Proper 18 September 8, 2019 Deuteronomy 30:15-20 “Misrepresenting the Hebrew Bible”

Proper 18 September 8, 2019 Deuteronomy 30:15-20 “Misrepresenting the Hebrew Bible” August 10, 2019

I have spent my entire scholarly, preacherly, and pastoral life in love with the Hebrew Bible. I was enraptured by these ancient books in seminary, thanks to a superb teacher of the Hebrew language and his great affection for the texts in which that language was presented. Nearly everything we have in classical Hebrew is to be found in the pages of what we Christians long named the Old Testament, save a few cave inscriptions and a jar handle or three. I devoured the language, the culture, the theology, the history, quite literally everything about that long ago time. Of course, if you have not already gleaned from my now nearly 300 blog posts, I am a thorough nerd; what fascinates me, fascinates me completely.

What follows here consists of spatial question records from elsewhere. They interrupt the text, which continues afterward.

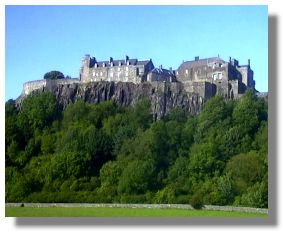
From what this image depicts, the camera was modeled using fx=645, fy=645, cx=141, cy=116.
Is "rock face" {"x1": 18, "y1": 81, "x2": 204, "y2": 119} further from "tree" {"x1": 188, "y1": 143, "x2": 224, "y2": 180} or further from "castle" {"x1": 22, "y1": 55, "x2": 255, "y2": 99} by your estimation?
"tree" {"x1": 188, "y1": 143, "x2": 224, "y2": 180}

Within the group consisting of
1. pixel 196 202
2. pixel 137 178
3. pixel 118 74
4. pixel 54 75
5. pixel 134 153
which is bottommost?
pixel 196 202

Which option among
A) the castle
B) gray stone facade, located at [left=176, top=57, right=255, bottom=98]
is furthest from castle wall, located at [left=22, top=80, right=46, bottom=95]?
gray stone facade, located at [left=176, top=57, right=255, bottom=98]

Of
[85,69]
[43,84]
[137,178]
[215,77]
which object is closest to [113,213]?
[137,178]

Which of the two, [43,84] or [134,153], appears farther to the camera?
[43,84]

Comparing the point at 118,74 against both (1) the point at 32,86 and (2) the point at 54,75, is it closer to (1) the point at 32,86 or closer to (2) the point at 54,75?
(2) the point at 54,75

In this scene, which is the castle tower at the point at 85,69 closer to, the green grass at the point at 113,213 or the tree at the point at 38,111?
the tree at the point at 38,111
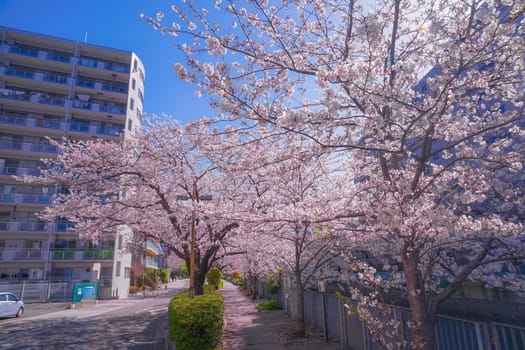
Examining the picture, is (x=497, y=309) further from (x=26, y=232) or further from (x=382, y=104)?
(x=26, y=232)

Because of this single-minded devotion to things Hebrew and biblical, I have often been termed a weird bird, or perhaps some other deviant from the usual Christian norm. I am a Christian to be sure, ordained now for 50 years in the United Methodist tradition, but I readily admit that the left side of the Bible has long been my calling card. When I have been asked to preach or teach in various congregations and ecclesiastical meetings, I almost without exception take my starting place in the Hebrew Bible. I just cannot help myself! I do read the other testament, but hardly with the same relish or enthusiasm. I was told early on in my serious study of the Hebrew Bible that if I was not already slightly askew when I began such study, I would become completely crazy, or at least somewhat twisted, as I delved deeper and deeper into the tradition. And so it has happened to me and to many of my colleagues in the study. No offense to my New Testament cohorts, but we Hebrew Bible types are funnier, more delightful, and more slanted to the world than you are, (perhaps with a few exceptions).

All that being said, there is one absurd yet constant claim about the Hebrew Bible literature we love that I have spent much of my time attempting to combat. That is the conviction by many Christians, and not just lay Christians either, that the Hebrew Bible is practically devoid of the concept of grace. I have been told more times than I can count that the “Old Testament presents a religion of law, while, thank God, the New Testament gives us at last a religion of grace.” This is poppycock, balderdash, and akin to blasphemy! Unfortunately, such foolishness is regularly rooted in the central book of Judaism, the book of Deuteronomy. This Christian designation of the book, literally “Second law,” is perhaps part of the problem. To be sure, this crucial book is filled with talk of and reflection on Torah, a word poorly and consistently translated as “law”. The word does not mean law! It means in its most basic sense “teaching” or “instruction”. If one is to understand emerging Judaism, a religious tradition that apparently begins in this book, composed perhaps in the 7th century BCE, effectively codified in the Babylonian exile of the next century, and finally coming to fuller fruition in the Babylonian Talmud of the early centuries CE, one must come to grips with Deuteronomy in its totality.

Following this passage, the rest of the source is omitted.